Ontdek hoe je de opdrachtregel gebruikt om ZXP-, CCX- of XDX-plug-ins voor je Adobe-app weer te geven, te installeren en te verwijderen in Windows en macOS.

Je kunt plug-ins installeren en verwijderen met behulp van Unified Plugin Installer Agent (UPIA). Dit opdrachtregelprogramma wordt automatisch geïnstalleerd met Creative Cloud desktop-app versie 5.5 en hoger. XDX- en CCX-installatie wordt ondersteund bij Creative Cloud desktop-app versie 5.7 en hoger.

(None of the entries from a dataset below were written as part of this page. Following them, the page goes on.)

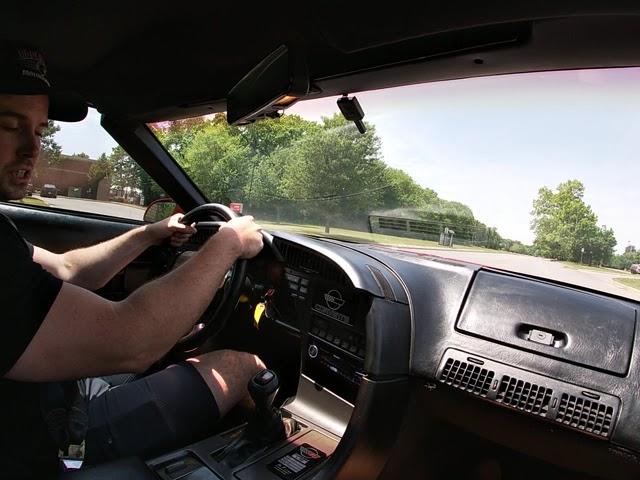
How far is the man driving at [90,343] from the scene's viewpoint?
1058 mm

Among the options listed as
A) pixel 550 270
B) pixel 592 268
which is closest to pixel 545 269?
pixel 550 270

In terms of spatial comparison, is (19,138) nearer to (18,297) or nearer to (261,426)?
(18,297)

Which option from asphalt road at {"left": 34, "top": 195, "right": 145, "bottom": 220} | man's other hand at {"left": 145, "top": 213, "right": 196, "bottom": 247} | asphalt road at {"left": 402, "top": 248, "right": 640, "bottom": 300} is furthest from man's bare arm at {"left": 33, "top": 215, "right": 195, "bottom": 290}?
asphalt road at {"left": 402, "top": 248, "right": 640, "bottom": 300}

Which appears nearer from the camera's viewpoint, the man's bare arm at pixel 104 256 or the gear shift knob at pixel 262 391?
the gear shift knob at pixel 262 391

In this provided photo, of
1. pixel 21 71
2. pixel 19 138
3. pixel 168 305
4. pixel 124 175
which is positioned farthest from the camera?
pixel 124 175

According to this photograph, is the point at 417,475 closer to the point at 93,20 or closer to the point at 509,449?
the point at 509,449

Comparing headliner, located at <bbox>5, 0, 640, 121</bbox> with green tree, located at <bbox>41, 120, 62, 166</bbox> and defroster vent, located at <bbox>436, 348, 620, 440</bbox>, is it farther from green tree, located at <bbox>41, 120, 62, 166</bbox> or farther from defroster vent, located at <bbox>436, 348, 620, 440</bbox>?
defroster vent, located at <bbox>436, 348, 620, 440</bbox>

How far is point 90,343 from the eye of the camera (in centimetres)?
112

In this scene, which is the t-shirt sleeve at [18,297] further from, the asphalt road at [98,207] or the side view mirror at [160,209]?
the asphalt road at [98,207]

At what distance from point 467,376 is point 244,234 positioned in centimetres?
94

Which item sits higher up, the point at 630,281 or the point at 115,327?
the point at 630,281

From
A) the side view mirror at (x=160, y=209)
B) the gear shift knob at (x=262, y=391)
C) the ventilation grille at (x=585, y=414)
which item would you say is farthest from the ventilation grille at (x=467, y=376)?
the side view mirror at (x=160, y=209)

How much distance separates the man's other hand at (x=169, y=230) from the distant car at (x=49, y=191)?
1.32 m

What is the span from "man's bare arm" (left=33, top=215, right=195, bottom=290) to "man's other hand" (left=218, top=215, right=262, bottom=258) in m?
0.65
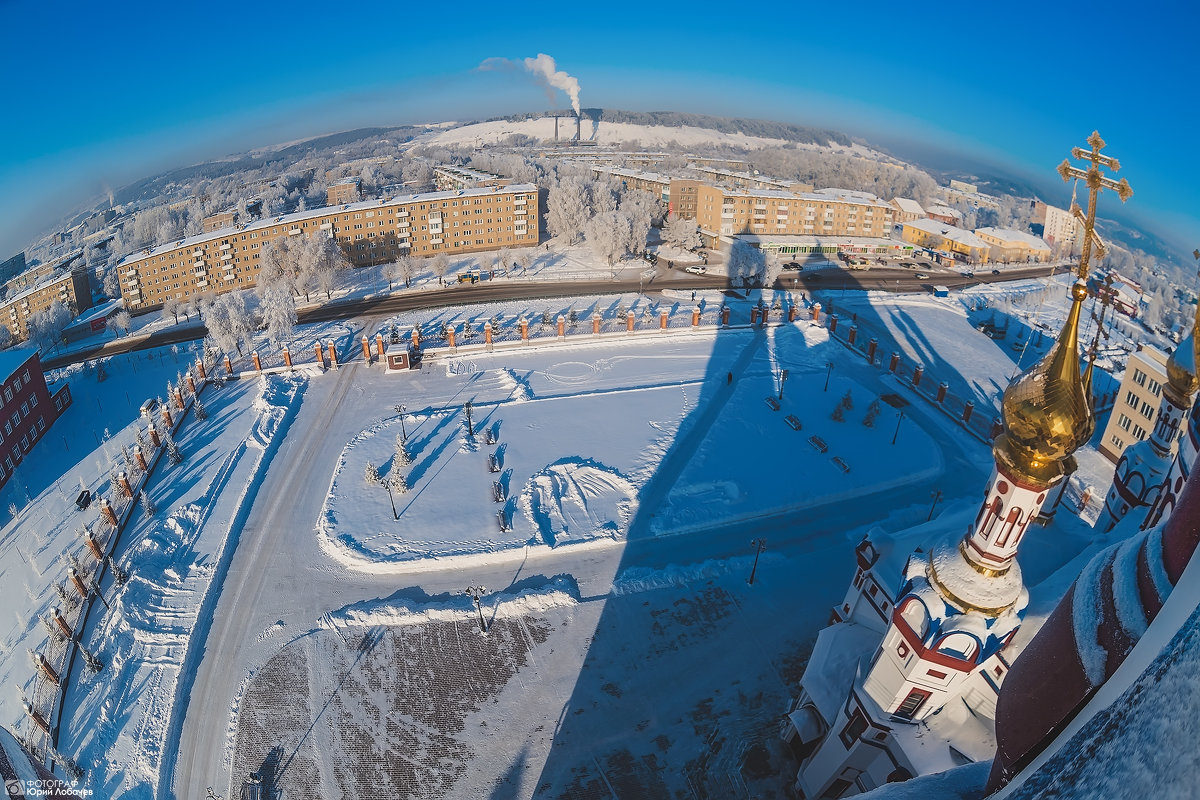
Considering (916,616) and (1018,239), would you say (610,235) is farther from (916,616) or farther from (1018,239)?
(1018,239)

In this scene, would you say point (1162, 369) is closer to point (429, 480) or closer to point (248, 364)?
point (429, 480)

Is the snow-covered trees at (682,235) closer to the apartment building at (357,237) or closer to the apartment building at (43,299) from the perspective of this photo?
the apartment building at (357,237)

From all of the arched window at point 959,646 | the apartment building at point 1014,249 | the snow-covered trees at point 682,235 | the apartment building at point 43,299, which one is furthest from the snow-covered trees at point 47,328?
the apartment building at point 1014,249

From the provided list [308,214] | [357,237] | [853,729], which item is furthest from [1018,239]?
[853,729]

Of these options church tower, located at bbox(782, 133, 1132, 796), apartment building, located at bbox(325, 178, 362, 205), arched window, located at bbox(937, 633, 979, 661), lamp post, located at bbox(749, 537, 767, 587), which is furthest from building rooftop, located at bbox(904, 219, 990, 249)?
arched window, located at bbox(937, 633, 979, 661)

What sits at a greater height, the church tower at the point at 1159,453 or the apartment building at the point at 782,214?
the church tower at the point at 1159,453

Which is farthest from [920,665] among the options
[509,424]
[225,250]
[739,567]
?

Basisbeginselen van Unified Plugin Installer Agent voor de opdrachtregel

Volg deze stappen om plug-ins te beheren vanaf de opdrachtregel:

  1. De opdrachtregel openen:

    • Windows: Selecteer Start > Alle programma's > Accessoires > Opdrachtprompt.
    • macOS: Open de Terminal door te dubbelklikken op het bijbehorende pictogram in de map Programma's/Hulpprogramma's.
  2. Navigeer naar de applicatiemap van Unified Plugin Installer Agent. Je kunt de onderstaande bestandspaden rechtstreeks in de opdrachtprompt (Windows) of de Terminal (macOS) kopiëren en plakken:

    • Windows:   

    cd “C:\Program Files\Common Files\Adobe\Adobe Desktop Common\RemoteComponents\UPI\UnifiedPluginInstallerAgent“

    • macOS

    cd "/Bibliotheek/Application Support/Adobe/Adobe Desktop Common/RemoteComponents/UPI/UnifiedPluginInstallerAgent/UnifiedPluginInstallerAgent.app/Contents/MacOS"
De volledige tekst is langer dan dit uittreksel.